An always-encrypted tar-like file archive format with support for Ed25519 digital signatures.
What is sear?
sear is a command-line tool and Rust library for producing tar-like
archives containing multiple files and potentially preserving attributes
including file ownership, modes/permissions, access control lists,
SELinux security contexts, and extended attributes (a.k.a. xattrs).
sear integrates functionality traditionally provided by
a separate additional encryption tool such as gpg. However, where gpg
attempts to be a one-size-fits-all encryption which includes a large number
of complicated features (web-of-trust security model, messaging/encrypted email
sear is laser-focused on encrypting and authenticating (via
digital signatures) archives of files.
- Rust 1.31+
NOTE: This description is presently expert-oriented. We'll have a simpler description up later!
sear archives have the following high-level structure:
| file 1 | file 2 | file 3 | ... | file N | footer |
...where each of the files consist of segmented AEAD-encrypted ciphertexts of the original file. No additional framing is added to files, although each segment of a file includes an individual authentication tag (i.e. MAC).
When constructing the archive, all plaintexts are first concatenated, and then encrypted as a single message stream, under a single key/nonce. This means individual segments may span multiple files - a separate stream per file is NOT used.

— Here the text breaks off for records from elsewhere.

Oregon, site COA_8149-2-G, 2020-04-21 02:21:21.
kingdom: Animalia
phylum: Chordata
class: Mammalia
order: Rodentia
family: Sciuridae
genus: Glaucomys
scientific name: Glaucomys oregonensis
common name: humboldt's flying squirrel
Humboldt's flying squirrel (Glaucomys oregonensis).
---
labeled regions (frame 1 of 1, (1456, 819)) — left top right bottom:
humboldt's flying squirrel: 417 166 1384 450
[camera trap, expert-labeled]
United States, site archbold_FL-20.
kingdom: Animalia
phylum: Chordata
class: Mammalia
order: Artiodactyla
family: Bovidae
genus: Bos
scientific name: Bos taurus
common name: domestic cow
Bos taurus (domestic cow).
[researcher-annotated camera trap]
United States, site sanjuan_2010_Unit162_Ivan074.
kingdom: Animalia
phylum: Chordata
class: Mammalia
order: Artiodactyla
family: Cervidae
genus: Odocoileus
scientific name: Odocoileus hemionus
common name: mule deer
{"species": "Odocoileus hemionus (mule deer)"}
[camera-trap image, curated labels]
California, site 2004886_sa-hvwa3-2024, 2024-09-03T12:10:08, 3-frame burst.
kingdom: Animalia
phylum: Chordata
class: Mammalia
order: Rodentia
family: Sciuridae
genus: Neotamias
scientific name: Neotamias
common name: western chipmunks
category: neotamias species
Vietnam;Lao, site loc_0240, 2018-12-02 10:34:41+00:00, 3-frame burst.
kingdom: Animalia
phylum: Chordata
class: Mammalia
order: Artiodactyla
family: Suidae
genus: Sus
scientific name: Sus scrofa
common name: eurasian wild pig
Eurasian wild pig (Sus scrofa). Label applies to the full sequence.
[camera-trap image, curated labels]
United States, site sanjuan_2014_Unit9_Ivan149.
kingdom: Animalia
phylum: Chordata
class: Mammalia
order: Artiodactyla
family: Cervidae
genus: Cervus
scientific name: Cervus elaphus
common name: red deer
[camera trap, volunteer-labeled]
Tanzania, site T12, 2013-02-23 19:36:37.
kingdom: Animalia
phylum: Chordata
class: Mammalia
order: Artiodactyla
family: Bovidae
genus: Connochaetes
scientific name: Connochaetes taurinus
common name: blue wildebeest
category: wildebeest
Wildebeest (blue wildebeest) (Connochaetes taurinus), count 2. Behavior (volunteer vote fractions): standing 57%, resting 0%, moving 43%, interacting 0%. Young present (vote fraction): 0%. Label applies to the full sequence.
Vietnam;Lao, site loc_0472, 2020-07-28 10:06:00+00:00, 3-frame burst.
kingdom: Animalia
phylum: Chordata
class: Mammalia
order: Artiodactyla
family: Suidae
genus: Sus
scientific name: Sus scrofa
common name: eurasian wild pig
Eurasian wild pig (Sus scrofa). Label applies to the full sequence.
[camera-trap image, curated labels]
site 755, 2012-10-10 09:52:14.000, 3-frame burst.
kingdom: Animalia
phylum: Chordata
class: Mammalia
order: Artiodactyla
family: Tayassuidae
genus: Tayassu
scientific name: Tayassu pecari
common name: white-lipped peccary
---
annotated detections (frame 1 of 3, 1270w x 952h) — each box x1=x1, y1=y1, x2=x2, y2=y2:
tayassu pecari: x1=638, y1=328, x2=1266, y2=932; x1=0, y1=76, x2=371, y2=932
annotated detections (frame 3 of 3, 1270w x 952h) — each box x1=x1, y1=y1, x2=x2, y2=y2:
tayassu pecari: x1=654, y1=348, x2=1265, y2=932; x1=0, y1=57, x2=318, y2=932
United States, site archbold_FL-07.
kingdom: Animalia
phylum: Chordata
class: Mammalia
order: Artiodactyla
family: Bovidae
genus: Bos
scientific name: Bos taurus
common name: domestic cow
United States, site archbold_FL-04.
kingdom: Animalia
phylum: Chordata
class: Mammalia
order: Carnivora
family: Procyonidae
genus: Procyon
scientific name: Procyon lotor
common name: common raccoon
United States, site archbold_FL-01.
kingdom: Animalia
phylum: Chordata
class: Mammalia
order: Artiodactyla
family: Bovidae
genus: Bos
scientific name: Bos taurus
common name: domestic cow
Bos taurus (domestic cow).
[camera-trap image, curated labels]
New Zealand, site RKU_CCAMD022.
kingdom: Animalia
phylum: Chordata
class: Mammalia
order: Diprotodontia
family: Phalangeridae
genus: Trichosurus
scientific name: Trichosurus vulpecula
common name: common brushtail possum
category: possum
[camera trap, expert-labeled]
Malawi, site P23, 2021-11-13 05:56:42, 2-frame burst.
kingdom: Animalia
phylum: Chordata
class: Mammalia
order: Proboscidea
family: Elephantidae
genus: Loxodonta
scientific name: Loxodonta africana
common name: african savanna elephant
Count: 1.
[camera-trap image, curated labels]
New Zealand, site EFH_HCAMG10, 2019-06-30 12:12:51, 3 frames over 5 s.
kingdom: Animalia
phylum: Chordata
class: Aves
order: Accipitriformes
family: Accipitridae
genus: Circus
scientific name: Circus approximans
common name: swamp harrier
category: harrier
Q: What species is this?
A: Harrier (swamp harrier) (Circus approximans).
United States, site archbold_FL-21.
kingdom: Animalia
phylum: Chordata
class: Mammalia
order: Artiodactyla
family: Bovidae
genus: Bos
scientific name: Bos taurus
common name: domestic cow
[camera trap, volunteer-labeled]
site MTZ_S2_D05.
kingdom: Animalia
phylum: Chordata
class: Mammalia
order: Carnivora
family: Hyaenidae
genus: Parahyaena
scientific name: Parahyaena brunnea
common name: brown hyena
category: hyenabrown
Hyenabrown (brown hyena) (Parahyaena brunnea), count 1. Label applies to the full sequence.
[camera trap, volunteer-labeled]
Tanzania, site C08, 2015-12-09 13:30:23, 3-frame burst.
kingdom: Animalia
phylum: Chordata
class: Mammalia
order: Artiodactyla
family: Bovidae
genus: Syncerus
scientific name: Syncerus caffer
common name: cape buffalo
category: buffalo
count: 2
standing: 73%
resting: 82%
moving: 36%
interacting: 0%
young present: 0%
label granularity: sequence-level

This provides the most space efficient means of storing files, and can gracefully handle many small files without adding an undue number of authentication tags.
Segmented AEAD encryption allows for streaming encryption/decryption of individual files and archives, and also seekability within the archive. To facilitate such encryption securely, a construction from the new Google Tink cryptography is leveraged, which combines the following:
The STREAM construction has a rigorous and provable security definition: it provides a Nonce-based Online Authenticated Encryption (nOAE) scheme and defends against reordering and truncation attacks which are often possible with naive streaming encryption schemes. However, it also provides seekability, allowing individual files within the archive to be decrypted, in addition to seeking within those files.
File metadata is buffered during archive creation, and serialized at the end of the file as a footer using Protocol Buffers.
The footer itself is split into an encrypted portion at the beginning followed by a minimal plaintext portion at the very end of the file. It contains the following attributes - ones with ℰ next to them are in the encrypted portion of the footer:
- UUID: random identifier for this file, and also the nonce for encryption.
- Chunk size: granularity at which streaming encryption/decryption occurs. Files are split apart into fixed-sized chunks prior to encryption.
- Encryption key fingerprint: (optional) fingerprint of the encryption key as a CryptoURI.
- Signing key fingerprint: (optional) fingerprint of the signing key as a CryptoURI.
- Signature: (optional) a signature over the contents of the file. See below for more information on how this is computed.
- Creator: (optional, ℰ) username and hostname where archive was created
- Date: (ℰ) timestamp for when the archive was created
- File attributes: (ℰ) each entry in the file can have the following
- Path: location of the file
- Length: length of the file in bytes. Offsets within the ciphertext are computed as a running total of these values (and offset by the AEAD tags on each file segment).
- Owner: username and groupname who own the file (TODO: UID/GID?)
- Permissions: access control attributes consisting of the following:
- UNIX mode: the
chmod-style mode of the file with user, group, and world permission attributes
- POSIX ACLs: expressive ACLs on file ownership
- SELinux Labels: SELinux policy-related metadata
- xattr: extended attributes
- UNIX mode: the
Signatures are optional, and computed over a Merkle tree of the ciphertexts of the message segments (note that each message segment is further authenticated by an AEAD tag). This allows for the signature to authenticate any individual segment within the archive without the entire file being present on disk.
Signature keys are generated and stored as CryptoURIs. The only signature algorithm presently supported by this tool is Ed25519. One of the goals for the tool is to allow signatures to be computed by a YubiHSM2, allowing the signature to be hardware-backed.
sear supports the following keys, which are all serialized in CryptoURI
- Symmetric: raw input key material for Tink HKDF-AES-GCM-STREAM
- Asymmetric derive IKM from static public key + ephemeral scalar using
NK-like key exchange pattern
- Password: generate and store a random salt, and use it together with the password as input to Argon2i to derive a password.